Gibbs v. Simon et al
ORDER OF DISMISSAL. CASE CLOSED. Signed by District Judge Debra M. Brown on 4/4/16. (jtm)
IN THE UNITED STATES DISTRICT COURT
FOR THE NORTHERN DISTRICT OF MISSISSIPPI
HENRY GIBBS, JR.
LEE SIMON, ET AL.
ORDER OF DISMISSAL
This matter is before the Court, sua sponte, for consideration of dismissal. Petitioner
Henry Gibbs, Jr., has filed a pro se petition for a writ of habeas corpus pursuant to 28 U.S.C. §
2254, seeking to challenge his April 29, 2015, guilty plea to armed robbery and resulting
sentence. Because Gibbs failed to exhaust his available state court remedies before filing the
instant action, his petition will be dismissed.
A petitioner seeking federal habeas relief must first exhaust his available state court
remedies. See 28 U.S.C. § 2254(b) & (c); O’Sullivan v. Boerckel, 526 U.S. 838, 839-40 (1999).
The exhaustion requirement is satisfied when the habeas claim has been presented to the highest
state court in a procedurally proper manner. Mercadel v. Cain, 179 F.3d 271, 275 (5th Cir.
1999). If a petitioner fails to exhaust his claims before seeking federal habeas relief, his federal
habeas petition must ordinarily be dismissed. Coleman v. Thompson, 501 U.S. 722, 731 (1991).
See Duncan v. Walker, 533 U.S. 167, 178-79 (2001) (“The exhaustion requirement of § 2254(b)
ensures that the state courts have the opportunity fully to consider federal-law challenges to a
state custodial judgment before the lower federal courts may entertain a collateral attack upon
If a petitioner fails to exhaust any of his claims before seeking federal habeas relief, a
federal district court must dismiss the “mixed petition” in its entirety. Rose v. Lundy, 455 U.S.

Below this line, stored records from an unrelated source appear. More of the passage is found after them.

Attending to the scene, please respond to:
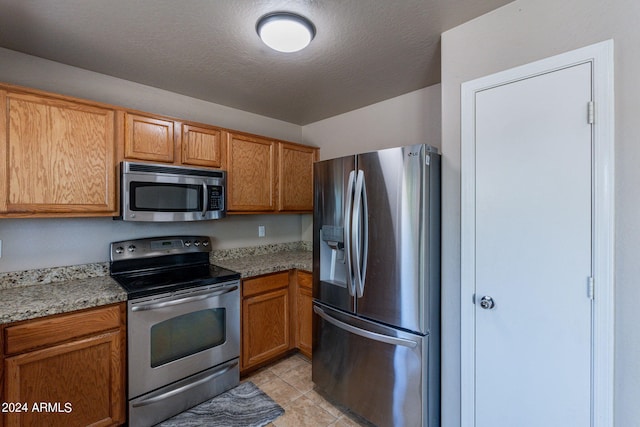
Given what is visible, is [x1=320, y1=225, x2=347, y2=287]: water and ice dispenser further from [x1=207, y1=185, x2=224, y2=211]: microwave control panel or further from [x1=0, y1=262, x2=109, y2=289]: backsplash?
[x1=0, y1=262, x2=109, y2=289]: backsplash

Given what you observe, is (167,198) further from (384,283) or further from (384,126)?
(384,126)

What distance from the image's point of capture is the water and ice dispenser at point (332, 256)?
197cm

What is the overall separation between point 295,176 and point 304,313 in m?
1.43

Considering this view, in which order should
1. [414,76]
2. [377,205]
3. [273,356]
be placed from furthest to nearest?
[273,356], [414,76], [377,205]

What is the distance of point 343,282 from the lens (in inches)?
77.7

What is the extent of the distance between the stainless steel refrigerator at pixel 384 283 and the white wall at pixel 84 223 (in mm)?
1482

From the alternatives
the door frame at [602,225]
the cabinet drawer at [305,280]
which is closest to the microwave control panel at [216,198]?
the cabinet drawer at [305,280]

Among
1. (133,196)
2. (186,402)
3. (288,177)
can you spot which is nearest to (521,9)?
(288,177)

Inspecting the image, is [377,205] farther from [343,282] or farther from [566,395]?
[566,395]


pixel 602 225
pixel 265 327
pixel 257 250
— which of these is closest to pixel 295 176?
pixel 257 250

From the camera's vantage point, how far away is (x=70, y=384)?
1.59 metres

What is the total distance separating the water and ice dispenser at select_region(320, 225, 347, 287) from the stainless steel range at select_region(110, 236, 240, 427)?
74 centimetres

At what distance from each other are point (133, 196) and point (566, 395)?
8.86ft

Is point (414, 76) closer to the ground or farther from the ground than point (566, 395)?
farther from the ground
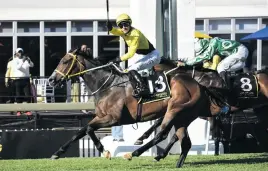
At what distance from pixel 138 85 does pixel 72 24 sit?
12.1m

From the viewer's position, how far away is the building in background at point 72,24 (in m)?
23.7

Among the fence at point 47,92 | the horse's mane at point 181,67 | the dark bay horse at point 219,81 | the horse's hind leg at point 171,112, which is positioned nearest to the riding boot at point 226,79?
the dark bay horse at point 219,81

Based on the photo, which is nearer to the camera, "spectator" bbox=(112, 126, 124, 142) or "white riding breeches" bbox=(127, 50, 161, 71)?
"white riding breeches" bbox=(127, 50, 161, 71)

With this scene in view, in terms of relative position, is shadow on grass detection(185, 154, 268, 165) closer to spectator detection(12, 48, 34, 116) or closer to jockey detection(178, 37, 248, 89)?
jockey detection(178, 37, 248, 89)

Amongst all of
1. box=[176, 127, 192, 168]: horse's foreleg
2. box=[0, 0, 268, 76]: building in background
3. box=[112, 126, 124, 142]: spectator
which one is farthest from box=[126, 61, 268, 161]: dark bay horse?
box=[0, 0, 268, 76]: building in background

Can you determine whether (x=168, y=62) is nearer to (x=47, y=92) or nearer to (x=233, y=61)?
(x=233, y=61)

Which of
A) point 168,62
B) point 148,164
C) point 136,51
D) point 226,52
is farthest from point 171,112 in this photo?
point 226,52

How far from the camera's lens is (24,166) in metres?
12.3

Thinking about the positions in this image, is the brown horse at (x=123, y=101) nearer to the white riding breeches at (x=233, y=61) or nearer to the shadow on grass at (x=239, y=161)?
the shadow on grass at (x=239, y=161)

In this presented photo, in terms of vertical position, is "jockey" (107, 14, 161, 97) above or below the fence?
above

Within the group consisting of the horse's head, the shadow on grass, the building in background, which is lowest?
the shadow on grass

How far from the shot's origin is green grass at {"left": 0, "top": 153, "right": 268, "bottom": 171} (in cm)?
1142

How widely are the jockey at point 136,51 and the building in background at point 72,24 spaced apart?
11.0 meters

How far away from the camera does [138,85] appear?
39.8 feet
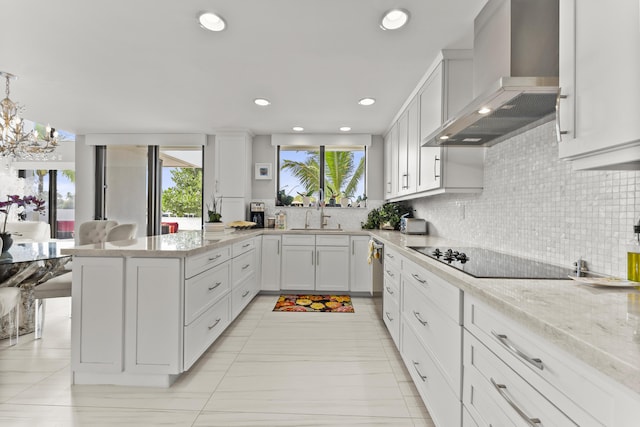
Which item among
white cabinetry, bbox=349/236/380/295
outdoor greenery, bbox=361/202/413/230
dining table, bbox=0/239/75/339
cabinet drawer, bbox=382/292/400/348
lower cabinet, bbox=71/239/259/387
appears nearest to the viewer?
lower cabinet, bbox=71/239/259/387

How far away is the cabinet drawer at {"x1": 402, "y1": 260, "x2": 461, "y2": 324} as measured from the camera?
1336 mm

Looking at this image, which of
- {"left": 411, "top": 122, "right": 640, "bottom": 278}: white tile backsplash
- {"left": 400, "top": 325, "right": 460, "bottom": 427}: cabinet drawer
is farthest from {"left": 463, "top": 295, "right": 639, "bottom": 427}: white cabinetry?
{"left": 411, "top": 122, "right": 640, "bottom": 278}: white tile backsplash

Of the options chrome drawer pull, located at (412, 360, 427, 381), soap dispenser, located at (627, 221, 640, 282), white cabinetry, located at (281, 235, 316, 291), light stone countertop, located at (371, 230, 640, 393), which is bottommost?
chrome drawer pull, located at (412, 360, 427, 381)

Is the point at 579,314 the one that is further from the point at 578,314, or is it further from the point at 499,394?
the point at 499,394

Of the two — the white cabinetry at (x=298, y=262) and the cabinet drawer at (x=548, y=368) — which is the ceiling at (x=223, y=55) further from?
the cabinet drawer at (x=548, y=368)

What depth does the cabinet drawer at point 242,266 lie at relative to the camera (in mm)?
3156

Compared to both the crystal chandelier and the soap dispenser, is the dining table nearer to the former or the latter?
the crystal chandelier

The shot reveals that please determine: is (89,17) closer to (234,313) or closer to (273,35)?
(273,35)

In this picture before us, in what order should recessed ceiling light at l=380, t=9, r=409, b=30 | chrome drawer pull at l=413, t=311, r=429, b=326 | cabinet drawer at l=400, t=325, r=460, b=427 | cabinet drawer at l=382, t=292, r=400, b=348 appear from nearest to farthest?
cabinet drawer at l=400, t=325, r=460, b=427
chrome drawer pull at l=413, t=311, r=429, b=326
recessed ceiling light at l=380, t=9, r=409, b=30
cabinet drawer at l=382, t=292, r=400, b=348

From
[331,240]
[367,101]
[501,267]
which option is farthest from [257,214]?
[501,267]

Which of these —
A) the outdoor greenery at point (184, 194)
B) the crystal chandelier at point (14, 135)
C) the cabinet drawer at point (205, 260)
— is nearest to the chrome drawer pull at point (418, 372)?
the cabinet drawer at point (205, 260)

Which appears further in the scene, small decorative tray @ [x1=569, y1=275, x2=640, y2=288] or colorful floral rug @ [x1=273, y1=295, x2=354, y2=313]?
colorful floral rug @ [x1=273, y1=295, x2=354, y2=313]

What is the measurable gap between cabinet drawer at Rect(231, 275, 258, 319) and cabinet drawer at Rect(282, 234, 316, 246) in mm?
652

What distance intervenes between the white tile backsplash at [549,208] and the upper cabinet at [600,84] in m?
0.37
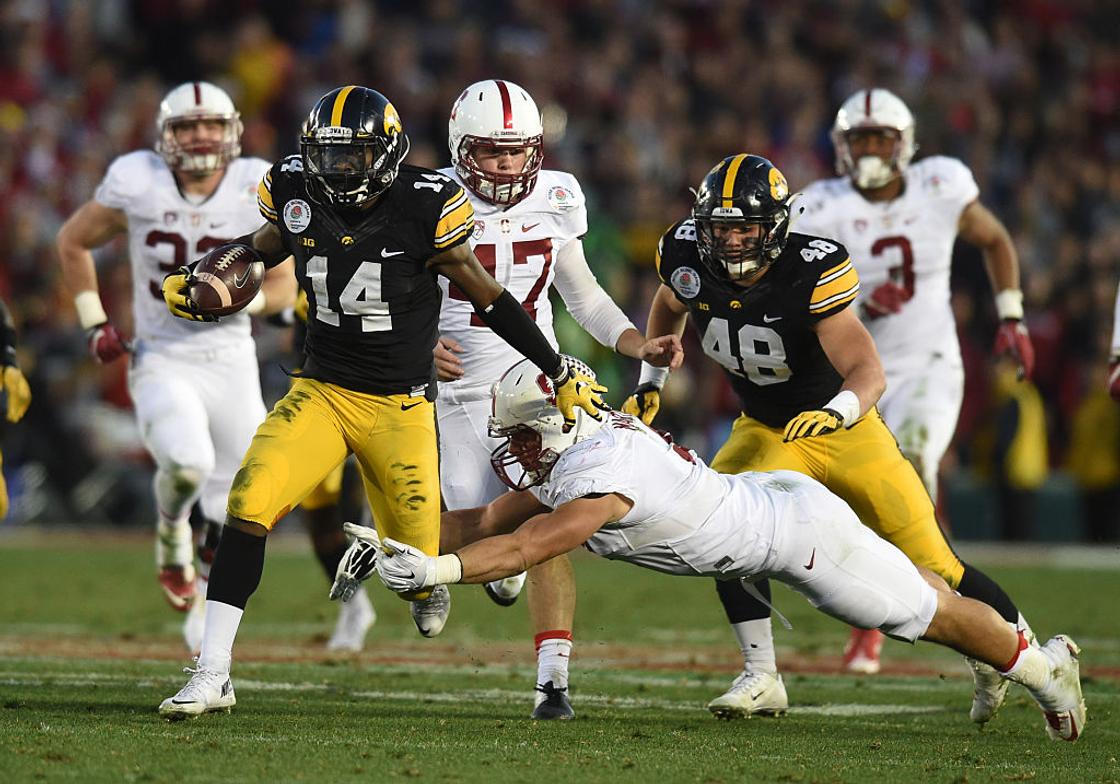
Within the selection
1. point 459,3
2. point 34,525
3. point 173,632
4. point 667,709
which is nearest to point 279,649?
point 173,632

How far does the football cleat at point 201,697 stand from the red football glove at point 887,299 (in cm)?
313

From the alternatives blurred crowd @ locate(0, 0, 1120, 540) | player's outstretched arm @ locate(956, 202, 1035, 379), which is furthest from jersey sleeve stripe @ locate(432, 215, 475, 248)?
blurred crowd @ locate(0, 0, 1120, 540)

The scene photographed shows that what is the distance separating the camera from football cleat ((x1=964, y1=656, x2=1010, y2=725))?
16.5ft

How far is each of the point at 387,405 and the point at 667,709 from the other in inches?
50.3

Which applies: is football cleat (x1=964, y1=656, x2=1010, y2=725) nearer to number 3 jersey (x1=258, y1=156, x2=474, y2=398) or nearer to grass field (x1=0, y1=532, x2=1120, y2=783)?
grass field (x1=0, y1=532, x2=1120, y2=783)

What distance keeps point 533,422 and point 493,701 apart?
116cm

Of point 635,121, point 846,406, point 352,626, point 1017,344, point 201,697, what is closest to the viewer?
point 201,697

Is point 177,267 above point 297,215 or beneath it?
beneath

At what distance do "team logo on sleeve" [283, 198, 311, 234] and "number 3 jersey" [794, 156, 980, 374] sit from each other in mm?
2508

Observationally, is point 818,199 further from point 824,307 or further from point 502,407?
point 502,407

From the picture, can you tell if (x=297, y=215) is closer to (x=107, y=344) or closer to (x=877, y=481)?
(x=107, y=344)

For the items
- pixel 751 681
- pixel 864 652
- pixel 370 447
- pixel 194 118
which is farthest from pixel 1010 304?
pixel 194 118

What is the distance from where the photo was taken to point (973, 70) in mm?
13289

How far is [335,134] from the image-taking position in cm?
476
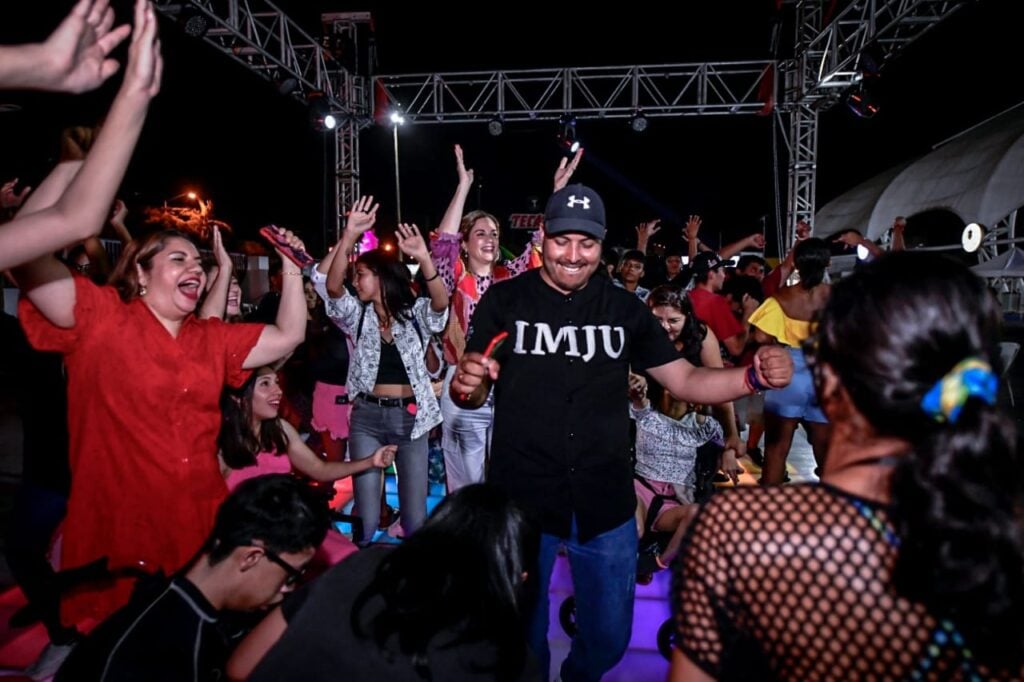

509, 510 (1982). A petitioner may, in limited circumstances, file a protective federal habeas
petition and request that the habeas court stay his action and hold the petition in abeyance while
he exhausts his claims in state court. Pace v. DiGuglielmo, 544 U.S. 408, 416-17 (2005). Such a
stay is only appropriate, however, if the petitioner shows: (1) good cause for his failure to
exhaust, (2) that his unexhausted claims are not plainly meritless, and (3) that there is no
indication that the petitioner engaged in intentionally dilatory litigation tactics. Rhines v. Weber,
544 U.S. 269, 277-278 (2005).
In his federal habeas petition, Gibbs concedes that he has not filed an application for
post-conviction relief. The Court notes that he currently has an “available procedure” under state
law through which he can exhaust his claims. See 28 U.S.C. § 2254(c). Gibbs can satisfy the
exhaustion requirement through utilization of the Mississippi Uniform Post-Conviction
Collateral Relief Act, Miss. Code Ann. §§ 99-39-1, et seq. See Miss. Code Ann. § 99-39-5(2)
(“A motion for relief under this article shall be made … in case of a guilty plea, within three (3)
years after entry of the judgment of conviction.”).
The Court finds that there are no “limited circumstances” that warrant a stay and
abeyance in this case. While the federal statute of limitations under 28 U.S.C. § 2244 provides
for only a one-year statute of limitations period, the Court notes that the filing of a state postconviction application will toll the federal statute of limitations as long as the pleading is
pending in state court. See 28 U.S.C. § 2244(d)(1) & (2). Inasmuch as Gibbs pleaded guilty to
armed robbery on April 29, 2015, he, acting with diligence, has sufficient time to exhaust his
claims through a state post-conviction application and, if necessary, return to federal court and
file a timely habeas petition. Therefore, a stay and abeyance is unnecessary to protect his ability
to file a timely federal habeas petition after his state remedies are exhausted.
Accordingly, Gibbs’ petition  is DISMISSED without prejudice for failure to exhaust
available state court remedies. All other pending motions are DISMISSED as moot.
SO ORDERED, this 4th day of April, 2016.